REPUBLIKA.CO.ID, WONOSARI -- Dinas Peternakan dan Kesehatan Hewan Kabupaten Gunungkidul, Daerah Istimewa Yogyakarta, kembali menerima laporan seekor sapi mati di Padukuhan Pucangsari, Kalurahan/Desa Candirejo.
Kepala Bidang Kesehatan Hewan, Dinas Peternakan dan Kesehatan Hewan (DPKH) Gunungkidul Retno Widyastuti di Gunungkidul, Minggu, mengatakan laporan sapi itu pada Jumat (6/7).
"Kami langsung menerjunkan petugas untuk menginvestigasi penyebab kematian sapi tersebut. Kami masih menunggu hasil laboratorium. Hal ini dikarenakan tidak semua ternak yang mati karena antraks," kata Retno.
Ia mengatakan lokasi sapi mati tersebut jauh dari Padukuhan Jati yang saat ini menjadi zona merah antraks. Jarak antara dua padukuhan ini sekitar 10 kilometer (km).
Sapi tersebut sudah diketahui dalam kondisi sakit, dan sempat disuntik dua kali oleh petugas kesehatan hewan (puskeswan). Matinya juga tidak mendadak. "Sampelnya tetap kami ambil untuk pemeriksaan lebih lanjut," katanya.
Retno mengatakan bangkai sapi itu sudah dikuburkan. Prosesnya mendapatkan pengawasan ketat dari tim DPKH Gunungkidul didampingi tim puskeswan setempat.
DPKH masih menunggu hasil uji laboratorium Balai Besar Veteriner (BBVet) Yogyakarta terbaru dari sampel tanah di Jati. Sampel tersebut diambil pada Kamis (5/7).
Jika nanti masih positif antraks, maka lokasi sampel tanah diambil akan disiram dengan cairan formalin. Jika sudah negatif, maka lokasinya akan disemen agar lebih aman.

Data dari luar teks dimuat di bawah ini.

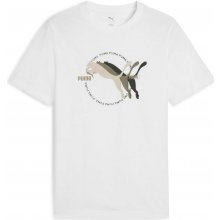 Puma Graphic S multiple cat logo tee 68482602 biele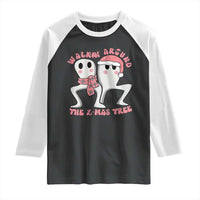 Walkin Around The Xmas Tree Raglan Shirt Fresno Nightcrawler Cryptid Christmas Gift - Wonder Print Shop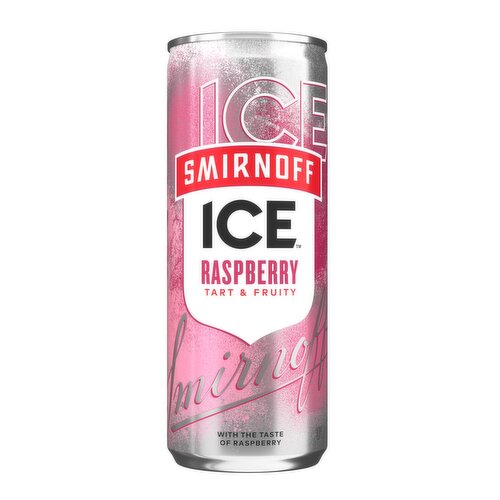 Smirnoff Ice Raspberry Vodka Can (250 ml)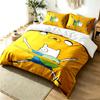 Adventure Time 3pc Duvet Cover Set Simple Modern Bedding Set Wrinkle Resistant Soft Fabric All Season Use a perfect gift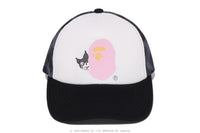 BAPE X KUROMI ABC CAMO MESH CAP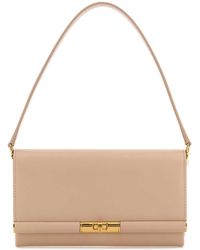 Dolce & Gabbana - Powder Leather Marlene Clutch - Lyst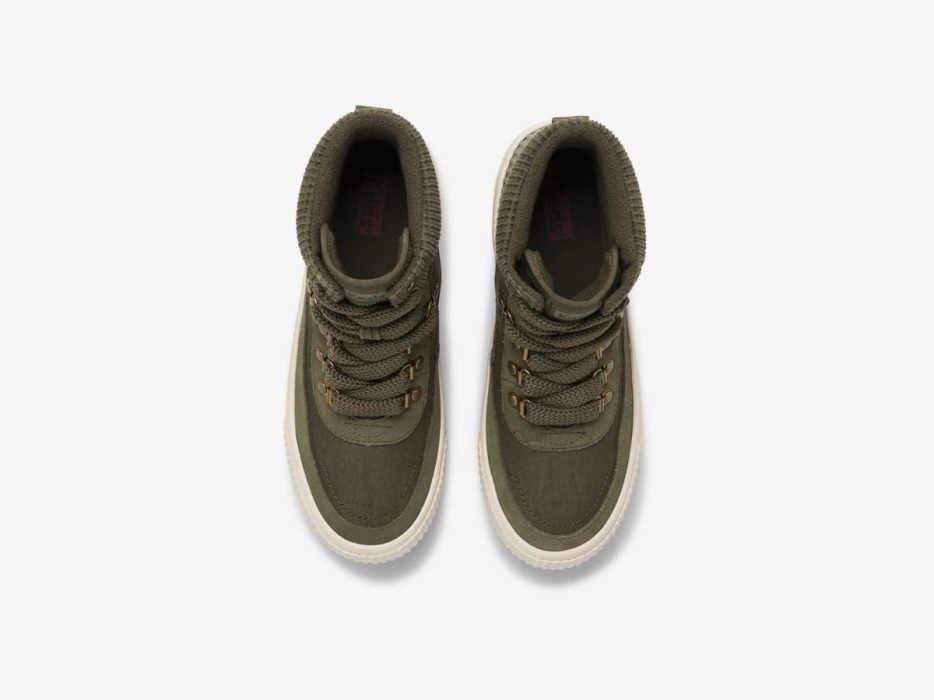 Dames Fielder Boot Suede Nylon Thinsulatetrade Keds Olijf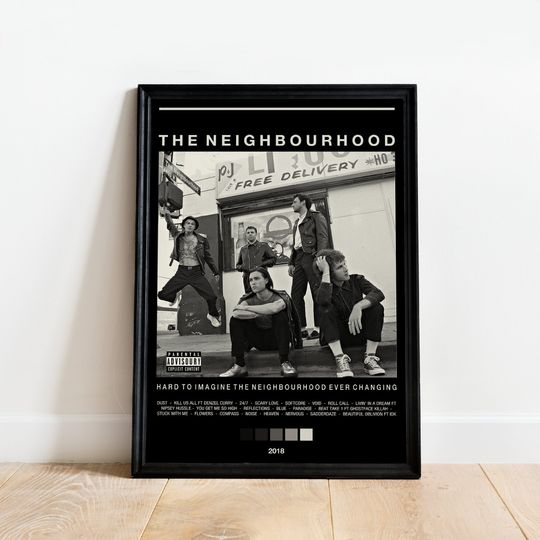 Discover The Neighbourhood "Hard to Imagine The Neighbourhood Ever Changing" Album Poster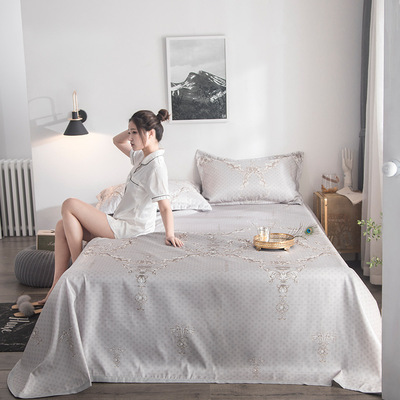 廠家直銷夏季床單式冰絲涼席三件套可折疊印花空調席微商壹件代發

"Pemeriksaan akan terus kami lakukan sampai tanahnya negatif spora antraks," katanya.
Kepala DPKH Gunungkidul Wibawanti Wulandari mengatakan DPKH Gunungkidul mencatat ada enam sapi dan enam kambing mati di Padukuhan Jati selama November 2022 hingga Juni 2023. Sebanyak 12 ternak ini dinyatakan positif antraks.
Wibawanti mengatakan Pemkab Gunungkidul melakukan pembatasan pergerakan ternak dari Jati. Begitu juga pergerakan di semua pasar hewan.
"Semua hewan sebelum masuk pasar wajib desinfeksi dan diperiksa, guna memastikan tidak ada penyebaran antraks," ujar Wibawanti.